The weekend is upon us, so life should be a bit less hectic for the next couple of days, but, even so, there are places to be and people to see, so why tarry? Here's what you need to get you up to speed:
- My recent explanation of why I am a Georgia fan produced a fair amount of feedback, including a suggestion from Paragon SC that I write a follow-up posting on the roles our spouses play in how we root for our respective teams. I think that's a fine idea, particularly since I have touched upon some of those issues already while explaining that my wife, Susan, may have been responsible for my weblogging, Georgia's 10-2 season in 2004, and the Bulldogs' 1996 quadruple-overtime victory over Auburn. Look for a future posting addressing this very subject.
- You win some, you lose some, and some are scheduled for times when you have family get-togethers planned, so my postgame report on this afternoon's rubber match between the Diamond Dogs and the Bat Cats will be delayed. No, this is not an attempt to weasel out of a bet.
In a crucial game against Kentucky, Gordon Ely-Kelso put down a perfect sacrifice punt.
- Yesterday, I introduced a new feature here at Dawg Sports, which may or may not recur with any degree of regularity. It's called the Friday Random Crazy Idea and this week's nutty notion is to bring Hank Aaron out of retirement as a designated hitter for a last-place American League team. How crazy is that?
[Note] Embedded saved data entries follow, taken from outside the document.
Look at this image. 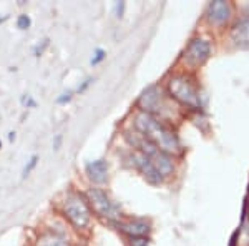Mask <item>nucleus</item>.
I'll list each match as a JSON object with an SVG mask.
<instances>
[{"mask_svg":"<svg viewBox=\"0 0 249 246\" xmlns=\"http://www.w3.org/2000/svg\"><path fill=\"white\" fill-rule=\"evenodd\" d=\"M91 83H93V78H87L85 82H83L82 85H80V87L77 88V94H83V92H85L87 88L91 85Z\"/></svg>","mask_w":249,"mask_h":246,"instance_id":"21","label":"nucleus"},{"mask_svg":"<svg viewBox=\"0 0 249 246\" xmlns=\"http://www.w3.org/2000/svg\"><path fill=\"white\" fill-rule=\"evenodd\" d=\"M20 102H22L23 107H27V108H35V107H37V102H35V100L32 98L30 95H23Z\"/></svg>","mask_w":249,"mask_h":246,"instance_id":"19","label":"nucleus"},{"mask_svg":"<svg viewBox=\"0 0 249 246\" xmlns=\"http://www.w3.org/2000/svg\"><path fill=\"white\" fill-rule=\"evenodd\" d=\"M231 38L236 43V47L249 48V17L236 23L231 32Z\"/></svg>","mask_w":249,"mask_h":246,"instance_id":"12","label":"nucleus"},{"mask_svg":"<svg viewBox=\"0 0 249 246\" xmlns=\"http://www.w3.org/2000/svg\"><path fill=\"white\" fill-rule=\"evenodd\" d=\"M32 25V19L27 14H20L17 17V29L18 30H29Z\"/></svg>","mask_w":249,"mask_h":246,"instance_id":"15","label":"nucleus"},{"mask_svg":"<svg viewBox=\"0 0 249 246\" xmlns=\"http://www.w3.org/2000/svg\"><path fill=\"white\" fill-rule=\"evenodd\" d=\"M73 94H75V90H67V92H63V94H60L57 96V103L58 105H67L68 102H71Z\"/></svg>","mask_w":249,"mask_h":246,"instance_id":"16","label":"nucleus"},{"mask_svg":"<svg viewBox=\"0 0 249 246\" xmlns=\"http://www.w3.org/2000/svg\"><path fill=\"white\" fill-rule=\"evenodd\" d=\"M168 92L175 100L191 110H199L203 107L201 94L191 78L186 75H175L168 82Z\"/></svg>","mask_w":249,"mask_h":246,"instance_id":"3","label":"nucleus"},{"mask_svg":"<svg viewBox=\"0 0 249 246\" xmlns=\"http://www.w3.org/2000/svg\"><path fill=\"white\" fill-rule=\"evenodd\" d=\"M138 107L142 108V112H144V114H150L155 116V114L161 112V107H164L161 90L156 85H151L146 90H143V94L138 98Z\"/></svg>","mask_w":249,"mask_h":246,"instance_id":"7","label":"nucleus"},{"mask_svg":"<svg viewBox=\"0 0 249 246\" xmlns=\"http://www.w3.org/2000/svg\"><path fill=\"white\" fill-rule=\"evenodd\" d=\"M128 138H130V142L135 145L136 150L140 153H143V155L153 163V167L156 168V171L161 175V178L171 175L173 170H175L171 155H168V153H164L163 150H160L156 145H153L150 140L144 138L142 133H136V136L128 135Z\"/></svg>","mask_w":249,"mask_h":246,"instance_id":"2","label":"nucleus"},{"mask_svg":"<svg viewBox=\"0 0 249 246\" xmlns=\"http://www.w3.org/2000/svg\"><path fill=\"white\" fill-rule=\"evenodd\" d=\"M135 127L146 140H150L151 143L156 145L160 150L171 155V153H179L181 151V143H179L178 136L175 135V132L164 125L161 120H158L156 116L150 114H142L136 115L135 118Z\"/></svg>","mask_w":249,"mask_h":246,"instance_id":"1","label":"nucleus"},{"mask_svg":"<svg viewBox=\"0 0 249 246\" xmlns=\"http://www.w3.org/2000/svg\"><path fill=\"white\" fill-rule=\"evenodd\" d=\"M115 227L130 238L146 236L150 233V223L144 220H116Z\"/></svg>","mask_w":249,"mask_h":246,"instance_id":"9","label":"nucleus"},{"mask_svg":"<svg viewBox=\"0 0 249 246\" xmlns=\"http://www.w3.org/2000/svg\"><path fill=\"white\" fill-rule=\"evenodd\" d=\"M7 20H9V15H2V17H0V25H2L3 22H7Z\"/></svg>","mask_w":249,"mask_h":246,"instance_id":"24","label":"nucleus"},{"mask_svg":"<svg viewBox=\"0 0 249 246\" xmlns=\"http://www.w3.org/2000/svg\"><path fill=\"white\" fill-rule=\"evenodd\" d=\"M63 213L70 220V223L78 229L87 228L91 220L90 205L83 196L77 195V193L67 195L65 201H63Z\"/></svg>","mask_w":249,"mask_h":246,"instance_id":"4","label":"nucleus"},{"mask_svg":"<svg viewBox=\"0 0 249 246\" xmlns=\"http://www.w3.org/2000/svg\"><path fill=\"white\" fill-rule=\"evenodd\" d=\"M48 47V38H45V40H42V45H38L34 48V54H35V57H40V55L43 54V50H45V48Z\"/></svg>","mask_w":249,"mask_h":246,"instance_id":"20","label":"nucleus"},{"mask_svg":"<svg viewBox=\"0 0 249 246\" xmlns=\"http://www.w3.org/2000/svg\"><path fill=\"white\" fill-rule=\"evenodd\" d=\"M210 52H211V47L206 40L195 38V40H191L186 52H184V62L191 67L203 65V63L210 58Z\"/></svg>","mask_w":249,"mask_h":246,"instance_id":"6","label":"nucleus"},{"mask_svg":"<svg viewBox=\"0 0 249 246\" xmlns=\"http://www.w3.org/2000/svg\"><path fill=\"white\" fill-rule=\"evenodd\" d=\"M38 246H68V243L63 240L62 236H57V235H47L40 240V245Z\"/></svg>","mask_w":249,"mask_h":246,"instance_id":"13","label":"nucleus"},{"mask_svg":"<svg viewBox=\"0 0 249 246\" xmlns=\"http://www.w3.org/2000/svg\"><path fill=\"white\" fill-rule=\"evenodd\" d=\"M230 17H231V5L228 2L218 0V2L210 3V7H208V20L211 23L221 25V23L228 22Z\"/></svg>","mask_w":249,"mask_h":246,"instance_id":"10","label":"nucleus"},{"mask_svg":"<svg viewBox=\"0 0 249 246\" xmlns=\"http://www.w3.org/2000/svg\"><path fill=\"white\" fill-rule=\"evenodd\" d=\"M130 246H150V240H148V236L130 238Z\"/></svg>","mask_w":249,"mask_h":246,"instance_id":"17","label":"nucleus"},{"mask_svg":"<svg viewBox=\"0 0 249 246\" xmlns=\"http://www.w3.org/2000/svg\"><path fill=\"white\" fill-rule=\"evenodd\" d=\"M124 7H126V3H124V2H118V3H116V5H115V10H116V17H120V19L123 17Z\"/></svg>","mask_w":249,"mask_h":246,"instance_id":"22","label":"nucleus"},{"mask_svg":"<svg viewBox=\"0 0 249 246\" xmlns=\"http://www.w3.org/2000/svg\"><path fill=\"white\" fill-rule=\"evenodd\" d=\"M62 142H63V135H57L53 138V150L55 151L60 150V147H62Z\"/></svg>","mask_w":249,"mask_h":246,"instance_id":"23","label":"nucleus"},{"mask_svg":"<svg viewBox=\"0 0 249 246\" xmlns=\"http://www.w3.org/2000/svg\"><path fill=\"white\" fill-rule=\"evenodd\" d=\"M131 158V163L135 165V168L138 170L142 175L146 178V181H150L151 185H158L161 183V175H160L158 171H156V168L153 167V163H151L150 160L146 158V156L143 155V153H140L138 150H135L133 153L130 155Z\"/></svg>","mask_w":249,"mask_h":246,"instance_id":"8","label":"nucleus"},{"mask_svg":"<svg viewBox=\"0 0 249 246\" xmlns=\"http://www.w3.org/2000/svg\"><path fill=\"white\" fill-rule=\"evenodd\" d=\"M87 196H88V205L95 209L96 215L107 218V220H110L111 223H115L116 220H120L118 207L110 200V196H108L103 189L90 188L87 191Z\"/></svg>","mask_w":249,"mask_h":246,"instance_id":"5","label":"nucleus"},{"mask_svg":"<svg viewBox=\"0 0 249 246\" xmlns=\"http://www.w3.org/2000/svg\"><path fill=\"white\" fill-rule=\"evenodd\" d=\"M38 160H40L38 155H32L30 156V160L27 161V165L23 167V170H22V178H27V176H29L30 173L35 170V167L38 165Z\"/></svg>","mask_w":249,"mask_h":246,"instance_id":"14","label":"nucleus"},{"mask_svg":"<svg viewBox=\"0 0 249 246\" xmlns=\"http://www.w3.org/2000/svg\"><path fill=\"white\" fill-rule=\"evenodd\" d=\"M85 171H87V176L90 178L93 183H105L108 180V163L107 160L103 158H98V160H93V161H88L85 165Z\"/></svg>","mask_w":249,"mask_h":246,"instance_id":"11","label":"nucleus"},{"mask_svg":"<svg viewBox=\"0 0 249 246\" xmlns=\"http://www.w3.org/2000/svg\"><path fill=\"white\" fill-rule=\"evenodd\" d=\"M103 58H105V52H103L102 48H96L93 58H91V65H98V63L102 62Z\"/></svg>","mask_w":249,"mask_h":246,"instance_id":"18","label":"nucleus"}]
</instances>
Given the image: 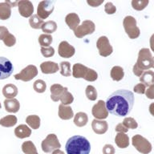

- Speaking of crazy ideas, the N.C.A.A., in its infinite wisdom, has decided that, despite the fact that the Yellow Jackets annually fielded multiple players who were academically ineligible over a period of several years, Georgia Tech gets to go back to claiming credit for the victories they won on blown officiating calls while they were cheating. For those of you keeping score at home, that means Alabama fielded one ineligible player in 1993 and had to forfeit every game in which he took the field, while the Ramblin' Wreck fielded a myriad of ineligible players over seasons too numerous to mention, yet they no longer have to labor under the ridiculously light sanction of having those games "vacated" instead of counted against them as losses. I am now officially in favor of removing the carving of Teddy Roosevelt from Mount Rushmore, since he's the one who was responsible for the N.C.A.A. in the first place.
After the ruling on Georgia Tech's appeal was announced, Jim Tressel reportedly placed a telephone call to The Flats to congratulate them for cheating flagrantly and getting away with it. (Not pictured: Bobby Dodd rolling over in his grave.)
- Football season will be here before you know it, as evidenced by Every Day Should Be Saturday's look at the first of the preseason publications, Sunday Morning Quarterback's assessment of the aforementioned Georgia Tech Yellow Jackets, and I'm a Realist's (or is it Ocular Precision's?) analyses of South Carolina and L.S.U. If you're interested in checking out future S.E.C. schedules, check out this diary entry.
- When Tommy Perkins exhorted Damon Evans to come off of that cash pile, it sparked some discussion. It turns out that Paul Westerdawg was right:
Among the uses to which the money will be put is the creation of seven endowed professorships over the next four years. Unfortunately, the academic programs to be strengthened by this gift are to be "determined by the university president and provost," the former office being that occupied by Il Duce, Michael Adams, whose most recent embarrassing antics include attempting to micromanage tailgating activities with nitpicky regulations and taking an asinine stand against the name by which the Georgia-Florida game commonly is known, who is sustained in his position by men of questionable character and dubious qualifications.
Nevertheless, despite the fact that this generous donation will be subject to the poor judgment and pernicious meddling of that preening blowhard Il Duce, it demonstrates that Damon Evans is putting the athletic association's unallocated funds to good use and rebuts effectively the contentions of those who claim that a university's academic mission is undermined, rather than enhanced, by intercollegiate athletics.
Thanks to the success of Bulldog athletics, one of the top public law schools in the United States may be among the many academic programs at the University of Georgia to receive additional funding.
On that note, I will sign off with my best wishes to each of you for a good weekend.